> _Task brief_
Please count the lines in the items below that contain the string "space", treating uppercase and lowercase as different, and give only that number.

Extracted data entries
····················

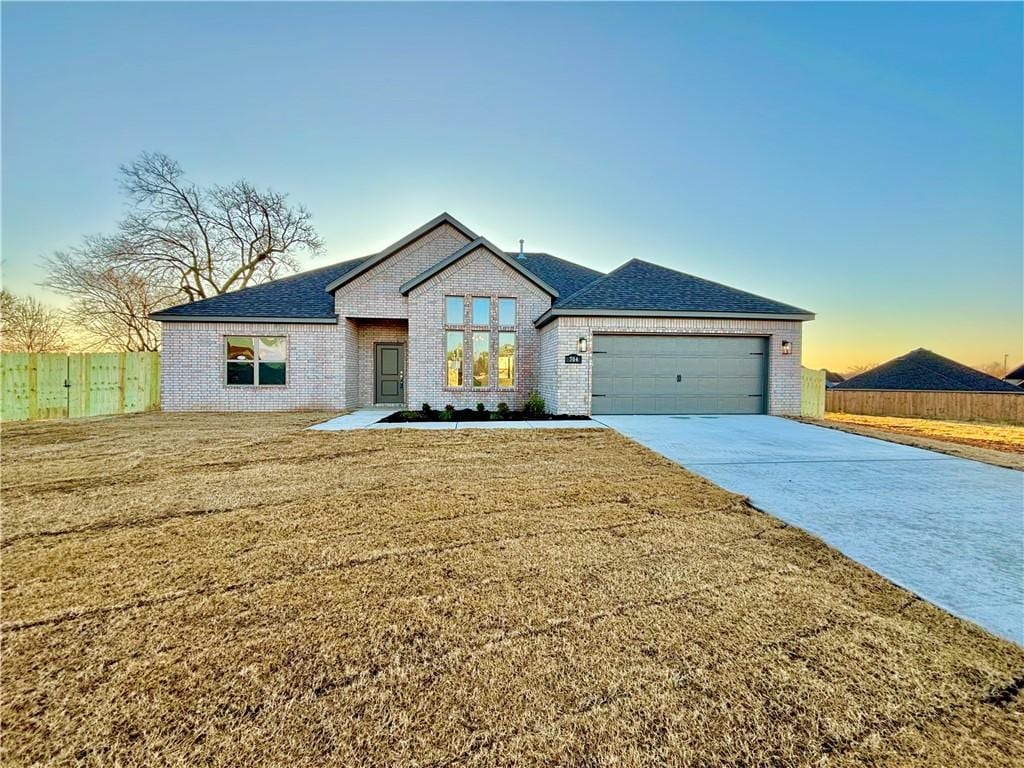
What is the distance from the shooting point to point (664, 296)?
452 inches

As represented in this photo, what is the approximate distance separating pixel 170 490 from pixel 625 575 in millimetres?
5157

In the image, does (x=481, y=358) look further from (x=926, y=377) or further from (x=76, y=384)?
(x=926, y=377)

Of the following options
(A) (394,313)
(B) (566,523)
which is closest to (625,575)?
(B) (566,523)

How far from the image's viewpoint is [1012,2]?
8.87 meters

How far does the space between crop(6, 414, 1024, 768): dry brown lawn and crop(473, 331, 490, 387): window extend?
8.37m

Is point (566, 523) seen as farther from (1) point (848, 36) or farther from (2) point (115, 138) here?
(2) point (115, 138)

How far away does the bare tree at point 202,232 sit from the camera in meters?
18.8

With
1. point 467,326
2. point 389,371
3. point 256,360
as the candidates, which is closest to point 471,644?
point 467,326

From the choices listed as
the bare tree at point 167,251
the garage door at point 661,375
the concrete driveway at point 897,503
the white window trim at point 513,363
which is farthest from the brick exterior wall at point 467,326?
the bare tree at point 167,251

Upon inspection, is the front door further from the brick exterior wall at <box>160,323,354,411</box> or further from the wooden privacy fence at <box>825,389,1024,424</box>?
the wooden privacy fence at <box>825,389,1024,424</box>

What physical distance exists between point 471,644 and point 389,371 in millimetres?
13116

····················

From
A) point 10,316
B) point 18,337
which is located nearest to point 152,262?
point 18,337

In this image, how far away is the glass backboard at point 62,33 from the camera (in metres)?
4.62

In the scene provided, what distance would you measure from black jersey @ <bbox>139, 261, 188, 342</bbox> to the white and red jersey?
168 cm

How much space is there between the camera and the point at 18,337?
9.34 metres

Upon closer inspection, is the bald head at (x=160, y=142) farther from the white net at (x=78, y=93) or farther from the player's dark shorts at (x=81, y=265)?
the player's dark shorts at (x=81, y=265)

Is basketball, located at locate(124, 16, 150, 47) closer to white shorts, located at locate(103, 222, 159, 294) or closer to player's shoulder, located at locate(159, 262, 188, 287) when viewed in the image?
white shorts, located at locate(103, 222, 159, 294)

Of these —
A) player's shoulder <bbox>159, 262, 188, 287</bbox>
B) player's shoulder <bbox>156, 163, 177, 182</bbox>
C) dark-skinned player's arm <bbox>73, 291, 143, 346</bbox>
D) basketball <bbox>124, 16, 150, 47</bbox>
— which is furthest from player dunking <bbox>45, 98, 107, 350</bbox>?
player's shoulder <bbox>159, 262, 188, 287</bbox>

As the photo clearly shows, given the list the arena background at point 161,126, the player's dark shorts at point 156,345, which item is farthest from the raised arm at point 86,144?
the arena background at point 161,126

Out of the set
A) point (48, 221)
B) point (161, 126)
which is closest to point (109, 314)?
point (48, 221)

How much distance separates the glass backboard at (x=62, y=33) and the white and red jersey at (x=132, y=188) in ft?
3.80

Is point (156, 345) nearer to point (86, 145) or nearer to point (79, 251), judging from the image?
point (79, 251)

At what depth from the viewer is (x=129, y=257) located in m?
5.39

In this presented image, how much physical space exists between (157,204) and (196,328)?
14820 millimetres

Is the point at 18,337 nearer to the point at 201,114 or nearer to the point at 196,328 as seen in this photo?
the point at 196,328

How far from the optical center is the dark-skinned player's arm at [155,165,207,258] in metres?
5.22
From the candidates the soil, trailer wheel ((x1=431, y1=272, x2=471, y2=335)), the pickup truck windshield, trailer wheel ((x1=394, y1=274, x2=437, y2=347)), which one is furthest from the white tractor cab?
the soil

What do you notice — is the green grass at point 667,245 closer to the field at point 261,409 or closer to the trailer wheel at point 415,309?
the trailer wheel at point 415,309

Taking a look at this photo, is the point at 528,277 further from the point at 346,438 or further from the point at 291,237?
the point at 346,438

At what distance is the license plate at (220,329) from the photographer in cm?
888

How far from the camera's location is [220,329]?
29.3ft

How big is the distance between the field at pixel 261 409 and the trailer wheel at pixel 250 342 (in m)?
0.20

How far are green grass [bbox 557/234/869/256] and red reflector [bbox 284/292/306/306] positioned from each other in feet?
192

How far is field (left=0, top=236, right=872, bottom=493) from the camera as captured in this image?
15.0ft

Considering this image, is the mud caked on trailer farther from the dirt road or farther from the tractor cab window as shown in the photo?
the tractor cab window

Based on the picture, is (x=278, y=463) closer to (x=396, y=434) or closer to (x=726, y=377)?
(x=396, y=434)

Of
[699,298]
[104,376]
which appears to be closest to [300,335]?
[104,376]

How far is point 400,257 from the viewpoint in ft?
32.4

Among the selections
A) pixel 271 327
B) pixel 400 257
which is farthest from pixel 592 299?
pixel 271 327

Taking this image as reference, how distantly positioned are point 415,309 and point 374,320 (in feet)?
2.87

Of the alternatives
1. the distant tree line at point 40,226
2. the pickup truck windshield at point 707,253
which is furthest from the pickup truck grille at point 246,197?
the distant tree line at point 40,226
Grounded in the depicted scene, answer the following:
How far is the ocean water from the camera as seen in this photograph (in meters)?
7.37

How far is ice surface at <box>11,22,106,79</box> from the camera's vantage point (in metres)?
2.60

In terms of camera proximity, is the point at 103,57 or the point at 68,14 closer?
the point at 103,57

····················

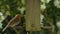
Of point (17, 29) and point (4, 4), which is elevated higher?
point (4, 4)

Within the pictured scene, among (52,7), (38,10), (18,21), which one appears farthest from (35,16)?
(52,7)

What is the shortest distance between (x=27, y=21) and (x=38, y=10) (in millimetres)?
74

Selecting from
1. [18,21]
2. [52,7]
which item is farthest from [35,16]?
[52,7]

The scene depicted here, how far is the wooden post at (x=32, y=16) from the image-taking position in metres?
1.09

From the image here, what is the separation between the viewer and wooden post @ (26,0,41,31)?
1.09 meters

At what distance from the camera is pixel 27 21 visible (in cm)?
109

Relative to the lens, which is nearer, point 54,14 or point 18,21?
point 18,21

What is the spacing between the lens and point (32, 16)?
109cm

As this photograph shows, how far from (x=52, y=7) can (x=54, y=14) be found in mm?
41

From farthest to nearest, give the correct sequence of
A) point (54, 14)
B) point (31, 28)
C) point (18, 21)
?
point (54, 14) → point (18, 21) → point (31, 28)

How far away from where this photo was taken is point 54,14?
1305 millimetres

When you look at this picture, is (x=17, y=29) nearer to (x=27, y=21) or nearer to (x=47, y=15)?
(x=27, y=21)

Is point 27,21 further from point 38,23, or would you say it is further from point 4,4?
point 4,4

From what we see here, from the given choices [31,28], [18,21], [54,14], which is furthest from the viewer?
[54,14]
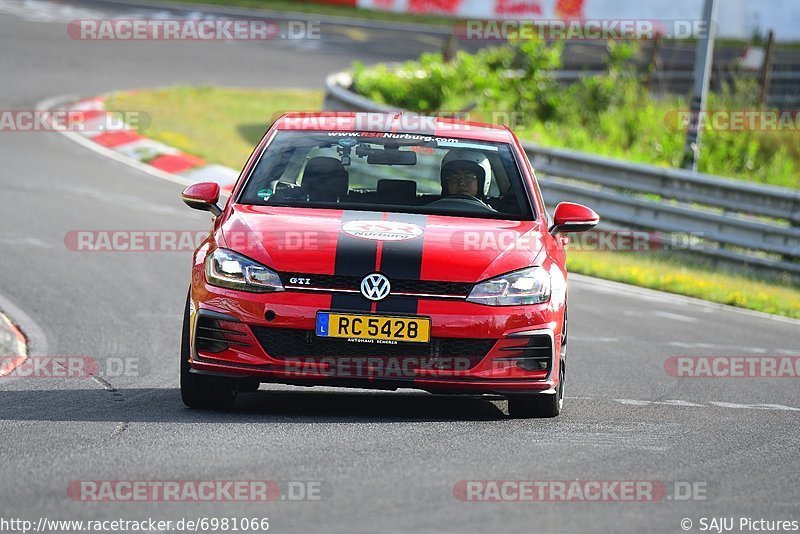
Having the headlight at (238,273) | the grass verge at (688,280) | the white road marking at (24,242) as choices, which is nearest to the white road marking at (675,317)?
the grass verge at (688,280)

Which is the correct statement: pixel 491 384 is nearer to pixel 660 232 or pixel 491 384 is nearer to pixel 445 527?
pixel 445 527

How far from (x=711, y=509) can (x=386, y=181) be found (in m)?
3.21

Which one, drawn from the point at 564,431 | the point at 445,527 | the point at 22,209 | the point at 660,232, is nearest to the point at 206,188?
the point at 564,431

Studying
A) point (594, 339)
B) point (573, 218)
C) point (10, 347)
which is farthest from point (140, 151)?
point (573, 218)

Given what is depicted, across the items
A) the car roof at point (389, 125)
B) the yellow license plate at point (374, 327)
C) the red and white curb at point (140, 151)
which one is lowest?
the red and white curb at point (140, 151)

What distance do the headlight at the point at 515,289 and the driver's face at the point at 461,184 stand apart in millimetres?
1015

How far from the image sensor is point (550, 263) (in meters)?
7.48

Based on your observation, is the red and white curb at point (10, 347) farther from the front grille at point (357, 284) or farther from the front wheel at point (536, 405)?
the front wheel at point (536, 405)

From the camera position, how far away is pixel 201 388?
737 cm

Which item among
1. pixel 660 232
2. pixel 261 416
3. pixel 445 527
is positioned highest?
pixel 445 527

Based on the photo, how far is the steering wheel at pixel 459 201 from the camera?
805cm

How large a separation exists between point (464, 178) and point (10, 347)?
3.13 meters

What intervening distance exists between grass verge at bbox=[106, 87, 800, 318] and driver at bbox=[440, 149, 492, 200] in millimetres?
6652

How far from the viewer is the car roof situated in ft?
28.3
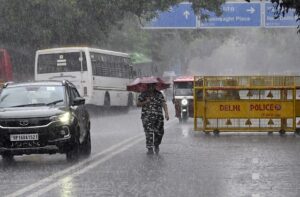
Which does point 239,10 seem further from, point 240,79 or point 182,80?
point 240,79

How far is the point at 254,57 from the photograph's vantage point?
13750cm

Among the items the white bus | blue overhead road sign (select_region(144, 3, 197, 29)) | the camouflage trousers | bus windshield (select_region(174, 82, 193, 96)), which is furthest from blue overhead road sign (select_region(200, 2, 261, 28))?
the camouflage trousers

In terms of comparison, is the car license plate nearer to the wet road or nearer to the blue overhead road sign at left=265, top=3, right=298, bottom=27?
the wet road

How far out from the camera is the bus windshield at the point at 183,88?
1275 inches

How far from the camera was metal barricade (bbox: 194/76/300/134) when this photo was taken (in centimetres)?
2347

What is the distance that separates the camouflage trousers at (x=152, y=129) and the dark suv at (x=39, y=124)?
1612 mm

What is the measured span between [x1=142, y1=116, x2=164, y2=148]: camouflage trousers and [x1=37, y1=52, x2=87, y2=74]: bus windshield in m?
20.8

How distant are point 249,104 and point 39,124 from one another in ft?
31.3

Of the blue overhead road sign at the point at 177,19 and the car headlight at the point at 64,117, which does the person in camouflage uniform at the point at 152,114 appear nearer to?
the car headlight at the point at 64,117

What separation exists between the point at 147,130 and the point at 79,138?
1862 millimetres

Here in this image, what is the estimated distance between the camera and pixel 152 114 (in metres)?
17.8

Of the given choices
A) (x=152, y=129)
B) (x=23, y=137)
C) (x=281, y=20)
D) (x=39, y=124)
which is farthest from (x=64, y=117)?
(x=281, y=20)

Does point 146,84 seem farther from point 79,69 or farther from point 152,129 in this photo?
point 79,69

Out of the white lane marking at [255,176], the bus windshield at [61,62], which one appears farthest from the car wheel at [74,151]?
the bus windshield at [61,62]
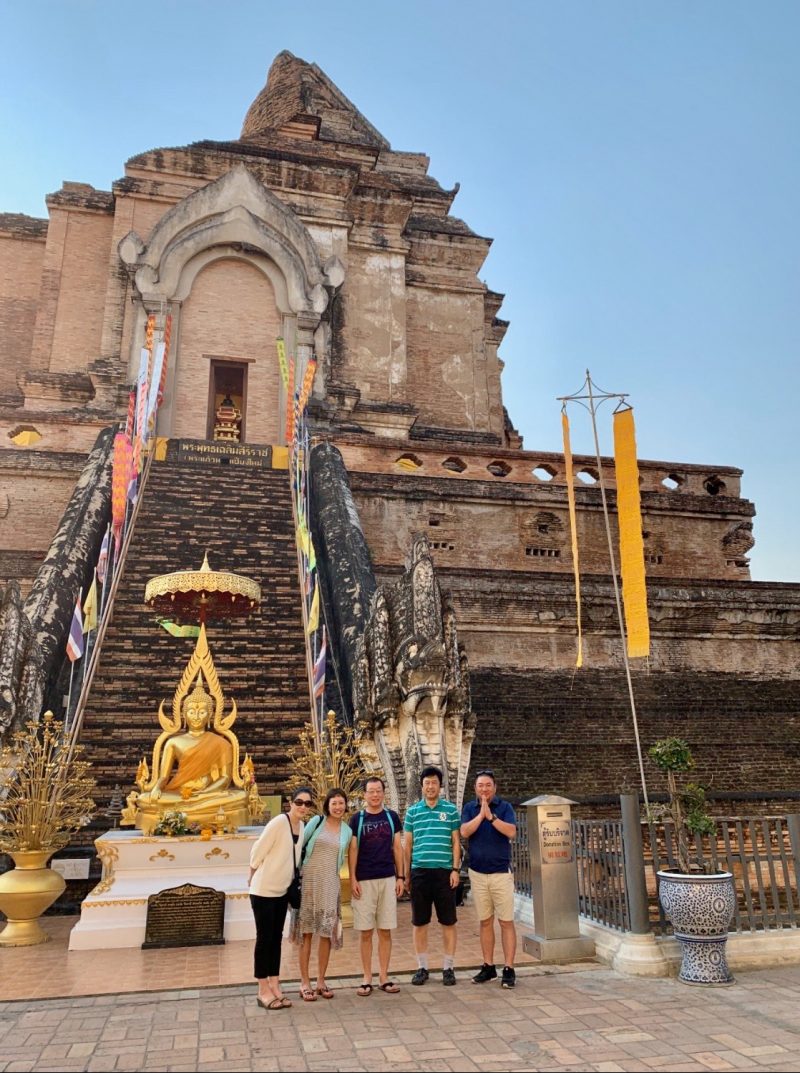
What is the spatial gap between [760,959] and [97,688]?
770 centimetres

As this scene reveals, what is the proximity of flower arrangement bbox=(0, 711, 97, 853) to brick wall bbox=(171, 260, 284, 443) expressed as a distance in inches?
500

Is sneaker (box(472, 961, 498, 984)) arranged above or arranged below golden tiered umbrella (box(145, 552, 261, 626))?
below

····················

> _Output below_
3